It is nearly unheard of for an artist to create a museum for his own artwork, but Isamu Noguchi was never afraid to take a chance. A prolific sculptor, designer, and landscape artist, Noguchi created the Noguchi Museum to preserve his legacy. It is the world’s largest collection of Noguchi’s artwork, and a beautiful oasis in Long Island City.
Set in beautiful post-industrial galleries with lots of natural light, you’ll find his massive carved boulders, whimsical steel origami, and minimalist furniture designs.

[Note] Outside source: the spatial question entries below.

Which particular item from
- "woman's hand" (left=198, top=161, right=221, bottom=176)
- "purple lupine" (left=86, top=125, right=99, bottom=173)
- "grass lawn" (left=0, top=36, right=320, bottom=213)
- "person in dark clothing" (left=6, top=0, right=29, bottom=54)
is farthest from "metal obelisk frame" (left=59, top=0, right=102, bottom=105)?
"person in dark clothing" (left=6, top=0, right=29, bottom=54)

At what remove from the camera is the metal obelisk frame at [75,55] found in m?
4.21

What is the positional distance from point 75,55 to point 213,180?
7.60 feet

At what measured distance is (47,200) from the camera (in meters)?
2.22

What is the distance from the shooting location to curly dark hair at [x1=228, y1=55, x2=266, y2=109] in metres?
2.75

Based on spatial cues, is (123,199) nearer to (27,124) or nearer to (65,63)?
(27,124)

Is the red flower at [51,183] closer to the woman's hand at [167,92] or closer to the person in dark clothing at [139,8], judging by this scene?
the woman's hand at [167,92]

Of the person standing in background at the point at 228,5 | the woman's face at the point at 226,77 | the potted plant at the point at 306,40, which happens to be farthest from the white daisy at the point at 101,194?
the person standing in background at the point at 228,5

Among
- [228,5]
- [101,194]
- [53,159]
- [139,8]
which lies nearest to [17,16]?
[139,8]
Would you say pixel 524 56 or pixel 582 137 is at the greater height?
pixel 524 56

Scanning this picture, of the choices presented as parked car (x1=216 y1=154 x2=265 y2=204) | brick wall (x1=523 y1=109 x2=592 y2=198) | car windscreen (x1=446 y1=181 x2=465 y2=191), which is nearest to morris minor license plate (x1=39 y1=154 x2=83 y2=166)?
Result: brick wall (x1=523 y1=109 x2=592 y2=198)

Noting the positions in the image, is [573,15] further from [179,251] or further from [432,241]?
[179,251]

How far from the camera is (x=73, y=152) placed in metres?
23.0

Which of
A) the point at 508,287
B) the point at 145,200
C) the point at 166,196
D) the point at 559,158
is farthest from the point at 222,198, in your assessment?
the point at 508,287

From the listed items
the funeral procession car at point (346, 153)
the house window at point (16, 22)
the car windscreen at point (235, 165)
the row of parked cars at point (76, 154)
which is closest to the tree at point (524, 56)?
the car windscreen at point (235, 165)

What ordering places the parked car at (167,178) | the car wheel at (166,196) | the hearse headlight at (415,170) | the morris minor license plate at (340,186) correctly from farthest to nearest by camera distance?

Since Noguchi was so involved in the design of the museum, I find a uniquely intimate art experience that gives the viewer a strong sense of Noguchi as an artist and a person. As I pass through the Japanese-inspired doorway, proceed through the twelve zen galleries, and meditate in the oasis of the central courtyard garden, I feel a connection to Noguchi that could not be achieved in any other setting!
Now on view is a collection of sculptures from Noguchi’s internment in a Japanese detention camp in Arizona during WWII. As a resident of the northeast, Noguchi was not required to go to the camp, but volunteered to spend nearly a year there to create these sculptures for his fellow Japanese-Americans.
The museum has free first Fridays every month. I also recommend visiting the museum gift shop, which is a great place to pick up minimalist-chic furniture designed by Noguchi himself!